County: Supervisors urge a compromise on a plan to cap funding for law enforcement. Judy Mikels questions validity of dire budget forecast.


Heading off a showdown with law enforcement officials, county supervisors on Tuesday postponed a decision to reduce public safety budgets, instead seeking a compromise with the sheriff and district attorney.

Making good on his promise to push for cutbacks, Chief Administrative Officer Harry Hufford pointedly told supervisors that funneling millions of dollars into law enforcement hurts all other Ventura County departments and restricts the board's ability to balance the budget.

"The limits placed on county government continues to put county government in an economic vise," Hufford said.

But some of the county's most powerful political forces, including the sheriff and the president of the deputy sheriffs' union, also attended Tuesday's meeting and told supervisors that Hufford's plan would cripple the county's policing efforts.

Such cutbacks would "guarantee a reduction in services every year," Sheriff Bob Brooks warned.

After a heated discussion, board members opted to wait at least another week while the two sides work on a plan they could both endorse.

Hufford is pushing for a 3.75% cap on annual inflationary hikes. The restriction would limit inflationary increases paid for out of the county's general fund. Current increases are pushed largely by raises, which have jumped as high as 10% annually.

The county's direct contributions are in addition to the more than $40 million the law enforcement agencies receive from Proposition 172, a statewide half-cent sales tax for public safety that voters approved in 1993. Under pressure from the sheriff and district attorney, supervisors in 1995 passed an ordinance promising that all Proposition 172 funds would go to four agencies: the district attorney, Sheriff's Department, probation and public defender.

Hufford also is advocating that the county should be able to suspend the ordinance whenever the general fund is too tight.

Hufford's plan is the first serious challenge to the ordinance since its adoption. Tuesday's presentation followed Hufford's budget update last week where he told supervisors they were facing a $7.3-million shortfall and blamed the ordinance for handcuffing his ability to balance the bottom line.

Supervisor Judy Mikels on Tuesday lashed out at Hufford's forecast, arguing that the numbers can easily be manipulated to support one side's view.

"I have absolutely no confidence, none, zip, zero in the numbers out there now," said Mikels, adding she would not support any change in funding until she was assured the board is dealing with accurate information.

"The public wanted cops on the street and district attorneys and firefighters. . . . And I will not vote for a reduction in that or in a reduction in [public safety funding] until I get the right numbers."

Other supervisors said they were confident that Hufford's report, which said that more than half of the county's discretionary funds went toward public safety, was accurate and that some changes are necessary.

"I think this board lost considerable authority over the budget, which concerns me," Supervisor John K. Flynn said. "And I think that has to be corrected somehow."

In comments to supervisors, Brooks and Chief Deputy Dist.

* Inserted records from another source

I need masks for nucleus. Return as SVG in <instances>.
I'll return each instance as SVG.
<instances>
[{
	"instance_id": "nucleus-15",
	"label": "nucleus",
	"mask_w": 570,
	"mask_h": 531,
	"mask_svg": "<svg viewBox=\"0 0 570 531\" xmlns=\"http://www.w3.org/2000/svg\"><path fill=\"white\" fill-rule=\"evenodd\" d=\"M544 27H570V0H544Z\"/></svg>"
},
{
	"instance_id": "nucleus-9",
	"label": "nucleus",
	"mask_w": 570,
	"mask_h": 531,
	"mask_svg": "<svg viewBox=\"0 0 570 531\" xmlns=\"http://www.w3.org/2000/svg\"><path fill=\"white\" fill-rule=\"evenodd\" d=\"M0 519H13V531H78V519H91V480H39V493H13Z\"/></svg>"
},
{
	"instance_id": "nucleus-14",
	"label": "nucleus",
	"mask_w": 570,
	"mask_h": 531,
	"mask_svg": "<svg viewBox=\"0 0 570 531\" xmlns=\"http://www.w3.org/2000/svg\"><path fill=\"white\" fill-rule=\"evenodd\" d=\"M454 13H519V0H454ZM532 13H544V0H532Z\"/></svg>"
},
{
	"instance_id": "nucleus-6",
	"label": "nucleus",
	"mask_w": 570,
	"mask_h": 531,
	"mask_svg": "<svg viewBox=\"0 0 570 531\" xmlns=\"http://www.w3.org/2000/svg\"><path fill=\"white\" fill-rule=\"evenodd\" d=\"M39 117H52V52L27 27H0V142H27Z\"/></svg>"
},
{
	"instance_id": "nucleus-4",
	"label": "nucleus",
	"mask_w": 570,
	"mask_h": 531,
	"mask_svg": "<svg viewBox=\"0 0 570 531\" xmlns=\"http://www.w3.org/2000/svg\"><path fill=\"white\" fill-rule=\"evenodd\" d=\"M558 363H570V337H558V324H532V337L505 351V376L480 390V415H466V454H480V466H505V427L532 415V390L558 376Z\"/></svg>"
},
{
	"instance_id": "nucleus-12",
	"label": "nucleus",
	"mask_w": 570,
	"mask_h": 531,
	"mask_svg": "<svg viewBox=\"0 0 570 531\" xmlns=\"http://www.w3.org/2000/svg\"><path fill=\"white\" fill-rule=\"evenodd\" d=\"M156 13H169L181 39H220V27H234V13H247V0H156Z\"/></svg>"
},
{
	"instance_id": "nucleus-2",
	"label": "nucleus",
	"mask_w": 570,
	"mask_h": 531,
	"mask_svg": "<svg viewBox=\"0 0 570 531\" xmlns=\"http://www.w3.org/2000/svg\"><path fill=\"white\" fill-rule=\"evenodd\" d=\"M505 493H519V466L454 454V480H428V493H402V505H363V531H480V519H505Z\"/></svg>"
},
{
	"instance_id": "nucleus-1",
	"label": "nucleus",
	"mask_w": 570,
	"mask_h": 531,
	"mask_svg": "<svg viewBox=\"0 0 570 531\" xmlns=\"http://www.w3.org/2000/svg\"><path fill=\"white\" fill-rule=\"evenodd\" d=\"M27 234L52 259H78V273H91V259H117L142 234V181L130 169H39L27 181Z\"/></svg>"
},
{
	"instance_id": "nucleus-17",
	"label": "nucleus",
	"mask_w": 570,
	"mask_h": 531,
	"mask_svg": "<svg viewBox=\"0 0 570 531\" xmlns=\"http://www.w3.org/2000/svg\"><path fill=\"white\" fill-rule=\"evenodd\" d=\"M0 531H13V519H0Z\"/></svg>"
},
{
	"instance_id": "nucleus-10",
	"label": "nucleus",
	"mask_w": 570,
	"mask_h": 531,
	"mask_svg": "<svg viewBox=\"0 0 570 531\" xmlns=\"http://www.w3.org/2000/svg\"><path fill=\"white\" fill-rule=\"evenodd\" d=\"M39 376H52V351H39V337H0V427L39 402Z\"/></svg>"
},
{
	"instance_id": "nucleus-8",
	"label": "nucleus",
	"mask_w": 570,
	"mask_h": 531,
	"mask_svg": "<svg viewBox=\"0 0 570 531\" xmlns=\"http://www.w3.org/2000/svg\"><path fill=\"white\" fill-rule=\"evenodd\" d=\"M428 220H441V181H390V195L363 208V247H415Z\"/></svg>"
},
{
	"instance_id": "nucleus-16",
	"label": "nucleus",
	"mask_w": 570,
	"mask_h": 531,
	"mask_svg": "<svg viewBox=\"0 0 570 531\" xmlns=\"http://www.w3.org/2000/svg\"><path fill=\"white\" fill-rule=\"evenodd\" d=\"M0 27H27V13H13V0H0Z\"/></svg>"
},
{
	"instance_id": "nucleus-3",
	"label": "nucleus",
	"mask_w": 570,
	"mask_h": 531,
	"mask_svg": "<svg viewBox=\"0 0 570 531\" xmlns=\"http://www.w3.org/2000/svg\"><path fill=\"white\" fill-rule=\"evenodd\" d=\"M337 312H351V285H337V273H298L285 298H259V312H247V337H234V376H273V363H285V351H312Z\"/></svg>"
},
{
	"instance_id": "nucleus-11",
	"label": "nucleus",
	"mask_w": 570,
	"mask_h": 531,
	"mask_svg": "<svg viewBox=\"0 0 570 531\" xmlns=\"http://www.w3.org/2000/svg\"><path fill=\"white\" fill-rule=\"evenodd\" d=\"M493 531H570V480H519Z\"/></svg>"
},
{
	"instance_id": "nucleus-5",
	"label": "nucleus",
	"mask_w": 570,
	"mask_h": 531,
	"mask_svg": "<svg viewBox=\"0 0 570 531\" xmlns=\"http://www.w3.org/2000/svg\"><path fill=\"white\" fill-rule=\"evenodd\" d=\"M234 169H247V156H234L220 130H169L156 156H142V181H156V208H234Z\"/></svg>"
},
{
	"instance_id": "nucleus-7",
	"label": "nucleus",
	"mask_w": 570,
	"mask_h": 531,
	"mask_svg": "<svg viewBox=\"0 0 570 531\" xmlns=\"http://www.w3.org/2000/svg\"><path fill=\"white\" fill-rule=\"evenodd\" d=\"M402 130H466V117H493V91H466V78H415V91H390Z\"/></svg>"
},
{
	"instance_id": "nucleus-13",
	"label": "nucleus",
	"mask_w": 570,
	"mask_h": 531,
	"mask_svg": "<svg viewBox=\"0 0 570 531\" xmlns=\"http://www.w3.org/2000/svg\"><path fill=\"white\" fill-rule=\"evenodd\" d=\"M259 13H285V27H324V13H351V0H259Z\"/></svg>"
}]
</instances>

Atty. Greg Totten, speaking on behalf of Dist. Atty. Michael D. Bradbury, asked the board to allow for extra time at the bargaining table.

The supervisors agreed, ordering Brooks, Hufford and other undetermined officials to work toward a compromise and return to the board with a report next Tuesday.

Hufford, meanwhile, also will work out the details for when supervisors would be allowed to declare a fiscal emergency and suspend the guaranteed public safety funding.

Brooks said he will dedicate himself in the next week to coming up with alternatives.

"We'll develop an array of options as far as our imagination will take us," Brooks said.